The revised scheme, which has now been opened to public consultation, would allow owners of buildings with irregularities that are classified as Category 1 Rural Settlements to apply for regularisation.

Regularisation allows owners to pay a fine to have irregularities given the official green light by the PA, making it much easier for them to then sell the property. Banks generally do not approve mortgages for properties that are irregularly built.

In a statement announcing the draft amendments, the PA said that it was proposing the changes at the government’s request.

The changes will broaden the eligibility of a controversial 2016 regularisation scheme that allowed property owners to have illegalities approved against a payment of a fee. 

Originally announced as a restricted two-year plan, the regularisation scheme has been extended with each passing year and remains open to this very day. More than 19,500 applications have been filed since it was launched in August 2016.

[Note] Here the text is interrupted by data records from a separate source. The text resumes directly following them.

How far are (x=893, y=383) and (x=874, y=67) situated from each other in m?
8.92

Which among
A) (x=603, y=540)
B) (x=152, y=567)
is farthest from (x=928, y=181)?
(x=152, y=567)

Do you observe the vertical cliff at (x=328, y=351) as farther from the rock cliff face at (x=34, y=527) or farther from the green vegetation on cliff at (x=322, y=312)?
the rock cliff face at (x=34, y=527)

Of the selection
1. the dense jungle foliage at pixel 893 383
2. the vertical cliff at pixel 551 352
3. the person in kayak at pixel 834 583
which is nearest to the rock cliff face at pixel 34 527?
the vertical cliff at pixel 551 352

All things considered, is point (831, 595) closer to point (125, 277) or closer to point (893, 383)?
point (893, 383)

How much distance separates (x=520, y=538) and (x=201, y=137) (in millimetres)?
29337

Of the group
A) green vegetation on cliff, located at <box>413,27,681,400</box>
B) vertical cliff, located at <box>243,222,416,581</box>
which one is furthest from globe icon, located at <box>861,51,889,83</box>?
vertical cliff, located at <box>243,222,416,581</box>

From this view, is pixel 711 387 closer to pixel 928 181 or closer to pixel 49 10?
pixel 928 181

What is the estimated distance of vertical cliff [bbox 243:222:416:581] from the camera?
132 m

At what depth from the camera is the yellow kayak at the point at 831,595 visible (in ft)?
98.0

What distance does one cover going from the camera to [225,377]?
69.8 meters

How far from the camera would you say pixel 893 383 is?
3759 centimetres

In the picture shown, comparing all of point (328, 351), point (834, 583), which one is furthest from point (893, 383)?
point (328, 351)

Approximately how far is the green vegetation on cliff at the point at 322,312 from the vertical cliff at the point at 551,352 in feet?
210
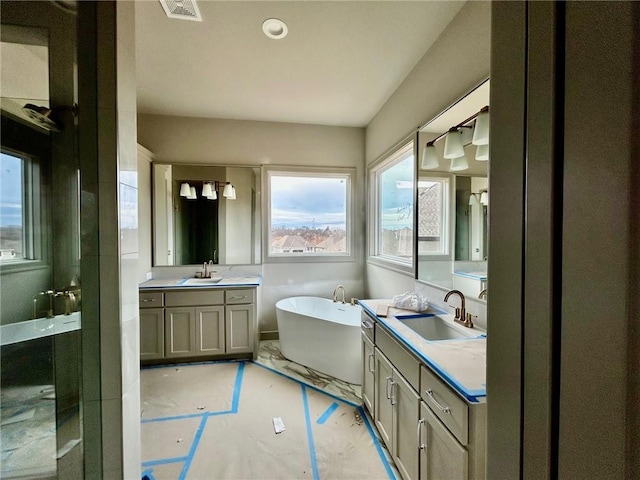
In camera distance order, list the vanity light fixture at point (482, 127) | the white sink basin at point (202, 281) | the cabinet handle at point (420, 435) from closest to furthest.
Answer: the cabinet handle at point (420, 435), the vanity light fixture at point (482, 127), the white sink basin at point (202, 281)

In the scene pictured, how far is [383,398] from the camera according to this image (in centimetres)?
176

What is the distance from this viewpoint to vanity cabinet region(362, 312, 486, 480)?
3.18 feet

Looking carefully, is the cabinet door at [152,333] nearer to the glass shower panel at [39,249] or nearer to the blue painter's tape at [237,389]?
the blue painter's tape at [237,389]

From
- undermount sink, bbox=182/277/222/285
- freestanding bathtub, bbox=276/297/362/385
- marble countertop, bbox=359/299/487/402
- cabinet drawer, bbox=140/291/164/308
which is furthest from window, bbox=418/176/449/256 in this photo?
cabinet drawer, bbox=140/291/164/308

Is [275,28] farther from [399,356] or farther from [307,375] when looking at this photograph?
[307,375]

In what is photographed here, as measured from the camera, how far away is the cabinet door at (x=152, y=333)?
287 centimetres

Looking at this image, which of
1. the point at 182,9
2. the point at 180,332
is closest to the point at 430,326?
the point at 180,332

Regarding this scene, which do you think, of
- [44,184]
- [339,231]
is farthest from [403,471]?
[339,231]

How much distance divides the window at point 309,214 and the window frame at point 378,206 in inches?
13.2

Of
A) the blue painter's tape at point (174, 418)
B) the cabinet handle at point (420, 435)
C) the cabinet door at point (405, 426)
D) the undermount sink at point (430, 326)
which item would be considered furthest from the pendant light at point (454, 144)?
the blue painter's tape at point (174, 418)

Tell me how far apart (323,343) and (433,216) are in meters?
1.57

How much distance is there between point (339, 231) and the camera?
3760mm

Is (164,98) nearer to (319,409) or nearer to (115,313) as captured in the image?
(115,313)

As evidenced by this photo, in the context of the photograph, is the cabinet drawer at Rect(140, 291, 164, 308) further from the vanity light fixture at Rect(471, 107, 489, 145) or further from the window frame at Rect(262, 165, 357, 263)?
the vanity light fixture at Rect(471, 107, 489, 145)
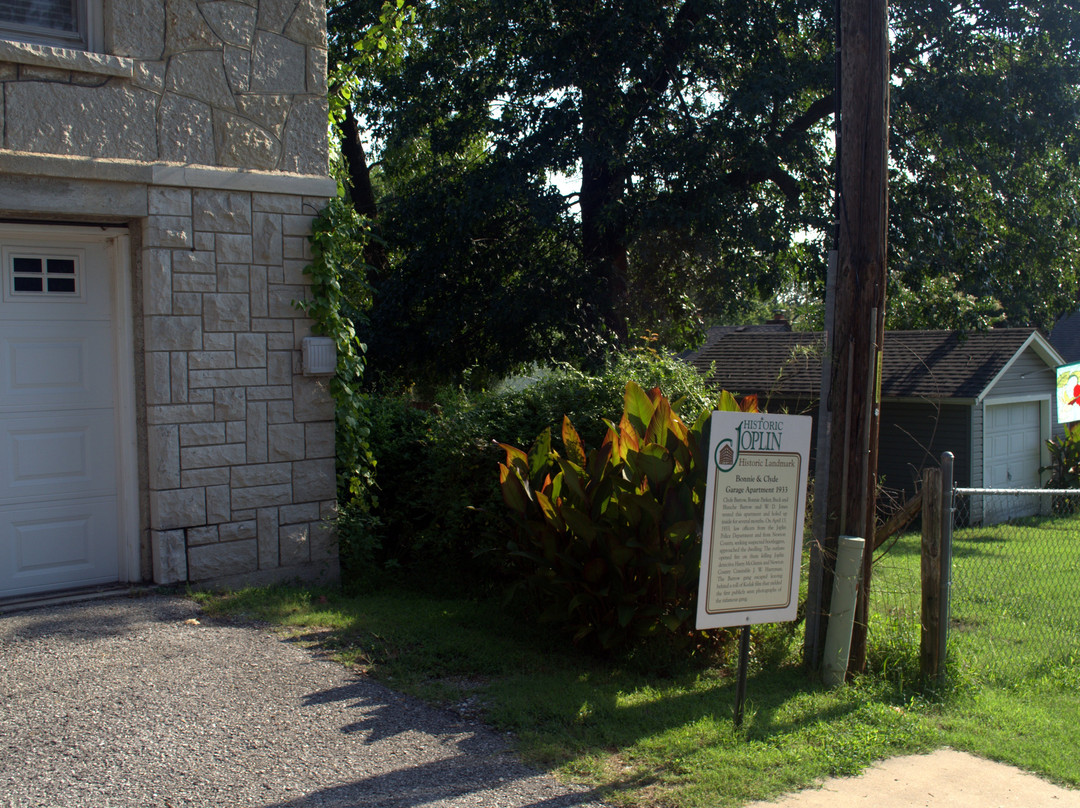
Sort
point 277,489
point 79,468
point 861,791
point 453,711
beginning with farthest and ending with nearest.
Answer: point 277,489
point 79,468
point 453,711
point 861,791

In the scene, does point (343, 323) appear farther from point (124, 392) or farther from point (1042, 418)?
point (1042, 418)

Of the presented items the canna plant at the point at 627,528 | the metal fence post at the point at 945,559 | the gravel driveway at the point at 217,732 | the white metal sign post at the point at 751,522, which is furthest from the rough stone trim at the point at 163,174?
the metal fence post at the point at 945,559

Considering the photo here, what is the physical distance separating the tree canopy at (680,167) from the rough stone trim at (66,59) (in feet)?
25.7

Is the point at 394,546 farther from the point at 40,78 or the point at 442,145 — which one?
the point at 442,145

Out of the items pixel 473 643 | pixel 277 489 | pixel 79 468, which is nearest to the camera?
pixel 473 643

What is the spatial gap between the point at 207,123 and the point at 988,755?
633 cm

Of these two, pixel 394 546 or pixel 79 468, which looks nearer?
pixel 79 468

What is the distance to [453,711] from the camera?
4875 millimetres

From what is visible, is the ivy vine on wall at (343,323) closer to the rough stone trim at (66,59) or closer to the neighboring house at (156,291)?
the neighboring house at (156,291)

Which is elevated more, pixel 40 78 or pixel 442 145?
pixel 442 145

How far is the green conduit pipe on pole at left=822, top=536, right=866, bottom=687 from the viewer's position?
5.50 m

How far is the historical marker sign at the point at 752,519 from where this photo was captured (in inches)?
176

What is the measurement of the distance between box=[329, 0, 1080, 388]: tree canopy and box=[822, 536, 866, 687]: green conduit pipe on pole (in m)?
8.53

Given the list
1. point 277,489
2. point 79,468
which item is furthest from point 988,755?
point 79,468
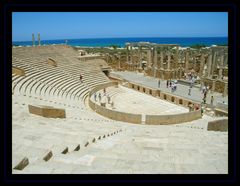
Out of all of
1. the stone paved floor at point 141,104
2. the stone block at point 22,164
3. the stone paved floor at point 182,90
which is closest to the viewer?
the stone block at point 22,164

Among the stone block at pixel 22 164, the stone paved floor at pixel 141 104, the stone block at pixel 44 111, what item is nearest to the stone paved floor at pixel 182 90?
the stone paved floor at pixel 141 104

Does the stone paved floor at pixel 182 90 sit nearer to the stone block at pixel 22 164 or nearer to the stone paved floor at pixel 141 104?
the stone paved floor at pixel 141 104

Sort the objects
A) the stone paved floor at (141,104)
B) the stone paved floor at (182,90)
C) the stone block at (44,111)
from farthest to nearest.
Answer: the stone paved floor at (182,90), the stone paved floor at (141,104), the stone block at (44,111)

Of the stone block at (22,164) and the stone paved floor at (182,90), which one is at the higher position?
the stone paved floor at (182,90)

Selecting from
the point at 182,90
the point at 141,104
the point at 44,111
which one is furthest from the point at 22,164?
the point at 182,90

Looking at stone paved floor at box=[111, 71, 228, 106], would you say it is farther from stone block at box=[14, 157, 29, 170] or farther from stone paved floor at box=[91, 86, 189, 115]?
stone block at box=[14, 157, 29, 170]

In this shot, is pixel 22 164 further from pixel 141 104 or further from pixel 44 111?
pixel 141 104

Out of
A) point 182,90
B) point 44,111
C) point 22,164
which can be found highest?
point 182,90

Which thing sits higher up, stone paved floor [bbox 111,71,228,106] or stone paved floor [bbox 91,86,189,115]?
stone paved floor [bbox 111,71,228,106]

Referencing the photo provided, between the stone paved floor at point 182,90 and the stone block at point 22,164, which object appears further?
the stone paved floor at point 182,90

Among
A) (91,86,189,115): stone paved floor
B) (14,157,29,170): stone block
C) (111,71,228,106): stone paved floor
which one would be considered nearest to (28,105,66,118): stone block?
(14,157,29,170): stone block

While the original scheme was restricted to buildings within development boundaries, the revised one will allow buildings that are partially within ODZ to also be eligible for regularisation.

To be eligible, buildings must have a permit that predates 2016 and the irregular development cannot have a footprint that extends beyond the PA’s 2016 aerial photographs.

Properties that have been subject to a PA enforcement notice predating 2016 will also be eligible for regularisation.

Only non-sanctionable variations from the existing permit shall be considered within the permitted site boundary. Sites where no form of development permission exists, shall not be eligible for regularisation, the PA said.

As with the previous scheme, regularisation will only be approved if there is no injury to amenity and if the building is used for a function in conformity with current planning policies and regulations.

Unlike the previous scheme, the PA has not set any deadline on the new, revised amendments.

In a statement, it said that money raised through the regularisation scheme would go towards funding other authority schemes such as the Irrestawra Darek Grant Scheme, Irrestawra l- faċċata, Irrestawra l-Każin and the Traditional Wooden Balcony Restoration Grant Scheme. Some of the money raised will also be used for urban improvement projects proposed by local councils, or NGOs, through the Development Planning Fund.

The full draft amendments may be viewed on the PA’s website.

The Planning Authority invites the public to submit representations to the proposed amendments regarding the Regularisation of Existing Development Regulations. Submissions are to be sent by email on: regularisation.amendments@pa.org.mt

Submissions must be sent by November 21.